When executing the following DTrace script: sudo dtrace -n 'syscall:::entry /execname == "Xorg"/ {@[ustack()] = count();}' and pressing ^C, the Xserver freezes. The machine (a laptop) is unresponsive. So I ssh'd into the laptop (from a different laptop), and did: pgrep dtrace Sure enough the dtrace exec was still alive, but not doing anything (that I can tell). Firefox still did IO and stuff, but Xorg didn't have _any_ activity (according to top). So I did a `kill -9 $(my-dtrace-pid)` This caused Xorg to restart. Bottom line: running that simple (and common) DTrace script froze Xorg. I don't mean to be inflammatory but, this should _never_ happen, especially not in production --- which means that the FreeBSD DTrace implementation is violating DTrace's original design constraints. This is a critical error, and shows that FreeBSD's DTrace may not be suitable for production use, yet. So far I've only been able to replicate this on Xorg. It may be of importance that I did `make buildworld` and `make installworld` with the following options: CFLAGS+=-fno-omit-frame-pointer STRIP= WITH_CTF=1 In other words I made all of my installed packages dtrace-friendly. How-To-Repeat: When running Xorg (not stripped, no frame-pointer optimization, and with CTF) run: sudo dtrace -n 'syscall:::entry /execname == "Xorg"/ {@[ustack] = count();}' resize windows, click around, etc. go back to terminal and hit ^C.

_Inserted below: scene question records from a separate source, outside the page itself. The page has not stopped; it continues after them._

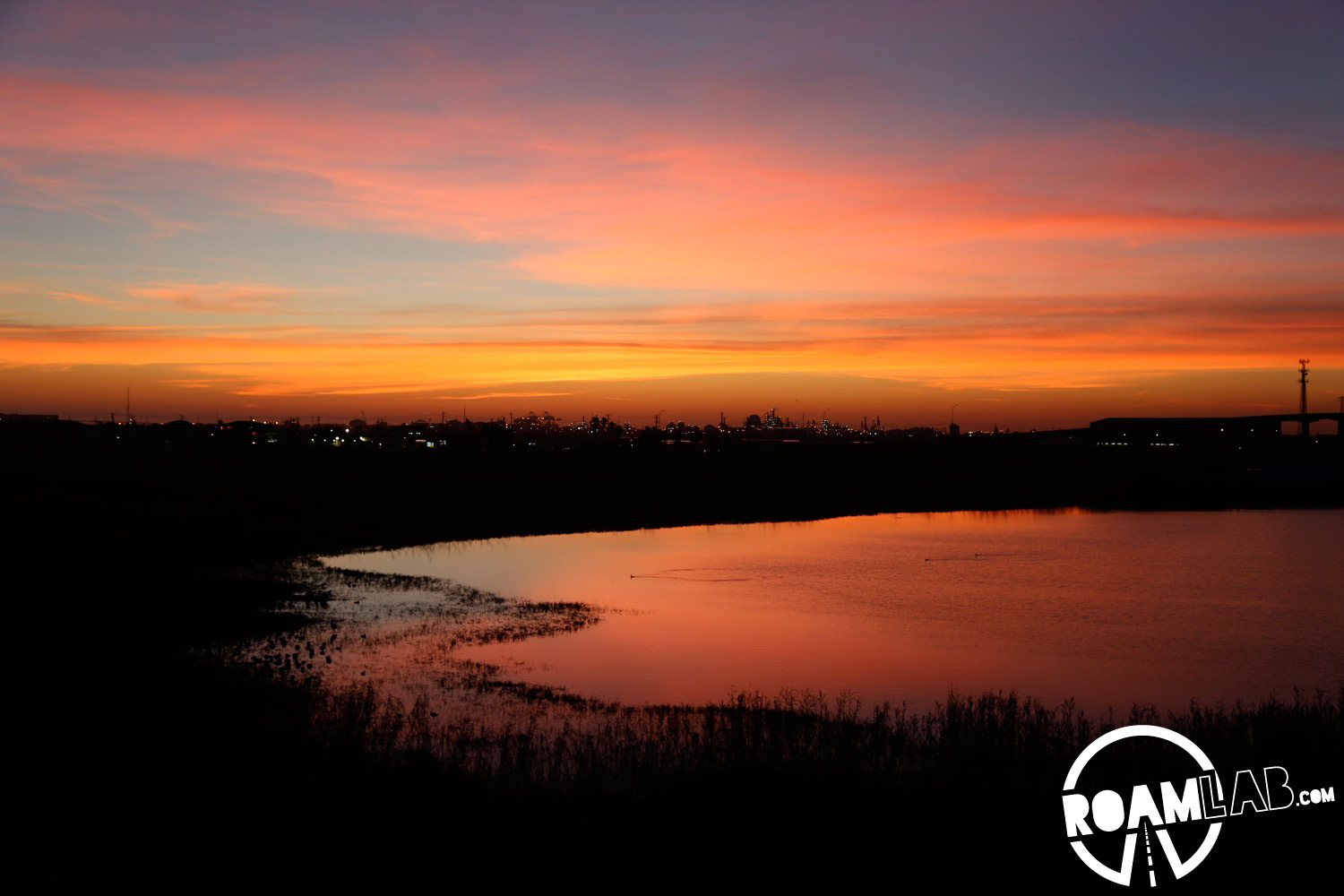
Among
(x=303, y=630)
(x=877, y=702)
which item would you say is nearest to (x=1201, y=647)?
(x=877, y=702)

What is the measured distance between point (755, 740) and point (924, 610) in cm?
2108

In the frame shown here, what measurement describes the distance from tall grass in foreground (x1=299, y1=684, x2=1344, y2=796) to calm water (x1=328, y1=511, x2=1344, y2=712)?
121 inches

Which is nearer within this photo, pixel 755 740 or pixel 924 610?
pixel 755 740

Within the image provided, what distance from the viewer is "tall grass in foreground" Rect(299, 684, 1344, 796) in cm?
1661

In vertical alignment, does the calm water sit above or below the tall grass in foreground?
below

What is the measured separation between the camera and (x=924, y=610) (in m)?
38.4

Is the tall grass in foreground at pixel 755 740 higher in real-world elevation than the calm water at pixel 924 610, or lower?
higher

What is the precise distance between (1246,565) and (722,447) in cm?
13536

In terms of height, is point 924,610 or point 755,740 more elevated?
point 755,740

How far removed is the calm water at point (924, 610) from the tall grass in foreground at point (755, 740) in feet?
10.1

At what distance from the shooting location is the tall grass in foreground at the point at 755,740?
54.5ft

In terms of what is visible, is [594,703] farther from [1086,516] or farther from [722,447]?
[722,447]

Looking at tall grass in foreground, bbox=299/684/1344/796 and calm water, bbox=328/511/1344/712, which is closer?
tall grass in foreground, bbox=299/684/1344/796

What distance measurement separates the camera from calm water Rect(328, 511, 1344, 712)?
27.0m
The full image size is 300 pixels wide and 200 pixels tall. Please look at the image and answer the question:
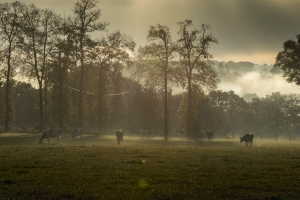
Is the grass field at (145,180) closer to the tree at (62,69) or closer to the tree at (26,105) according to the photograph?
the tree at (62,69)

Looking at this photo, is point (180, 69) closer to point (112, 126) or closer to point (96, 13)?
point (96, 13)

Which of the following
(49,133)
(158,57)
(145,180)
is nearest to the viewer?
(145,180)

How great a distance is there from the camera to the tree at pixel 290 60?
65500mm

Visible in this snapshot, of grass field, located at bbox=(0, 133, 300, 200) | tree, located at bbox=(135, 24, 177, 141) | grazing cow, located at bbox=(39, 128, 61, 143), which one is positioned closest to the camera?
grass field, located at bbox=(0, 133, 300, 200)

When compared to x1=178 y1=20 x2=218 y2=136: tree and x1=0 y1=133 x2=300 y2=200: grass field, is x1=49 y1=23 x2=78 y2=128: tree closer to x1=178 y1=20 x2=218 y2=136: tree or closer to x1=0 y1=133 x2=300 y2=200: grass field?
x1=178 y1=20 x2=218 y2=136: tree

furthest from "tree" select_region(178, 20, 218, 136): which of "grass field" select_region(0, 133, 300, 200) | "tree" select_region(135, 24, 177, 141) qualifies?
"grass field" select_region(0, 133, 300, 200)

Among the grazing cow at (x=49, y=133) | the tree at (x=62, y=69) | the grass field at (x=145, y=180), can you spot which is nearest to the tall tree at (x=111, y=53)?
the tree at (x=62, y=69)

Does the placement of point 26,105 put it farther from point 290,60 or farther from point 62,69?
point 290,60

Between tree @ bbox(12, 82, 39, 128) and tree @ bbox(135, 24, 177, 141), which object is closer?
tree @ bbox(135, 24, 177, 141)

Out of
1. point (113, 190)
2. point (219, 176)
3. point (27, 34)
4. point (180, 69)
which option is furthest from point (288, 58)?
point (113, 190)

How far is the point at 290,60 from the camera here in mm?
66375

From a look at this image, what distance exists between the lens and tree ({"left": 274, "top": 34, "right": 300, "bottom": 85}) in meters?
65.5

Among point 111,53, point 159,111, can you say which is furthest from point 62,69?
point 159,111

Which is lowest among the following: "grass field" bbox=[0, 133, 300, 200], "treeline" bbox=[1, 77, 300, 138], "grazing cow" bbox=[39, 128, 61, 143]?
"grass field" bbox=[0, 133, 300, 200]
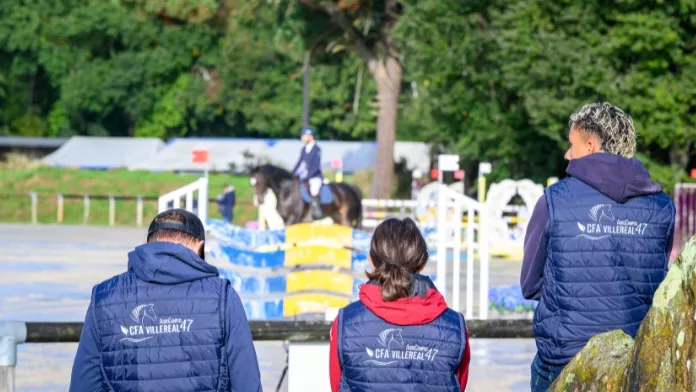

now that's a can of worms ! i'm poor at BSD, not a maintainer i use other mostly, but let me make some suggestions: DTrace, also known as Dynamic Tracing, was developed by Sun as a tool for locating performance bottlenecks in production and pre-production systems. It is not, in any way, a debugging tool, but a tool for real time system analysis to locate performance and other issues. #0 this tells me it is meant for regression testing / engineering not normal users #1 if it's for Sun they used a nice BUS, not same - maybe on their bus there was no bus error #2 did you try running X.org using frame buffer driver ? #3 i'm sure you know signaling buses and interrupts can be touchy #4 keeping video card in right mode / failing to be in right state can be touchy i'm thinking DTrace uses debug abilities of hardware, not just kernel commands, to peek. that's important because if one emulated it would one do so in parallel or in spinlock ? what was #2? well if X runs as root for access to video card. if there are permission problems or any problem or if video card doesn't respond it takes system down. like breaking a vacuum tube you might say, which runnign as "normal user" protects against. but ah there are ways to fool X to do the wrong thing after it logs in as user because !due to crap quality video cards! it still must be root in some cases next we have to drag the cat in and ask which hw your running :) good luck , John
Responsible Changed From-To: freebsd-bugs->markj I'll take this.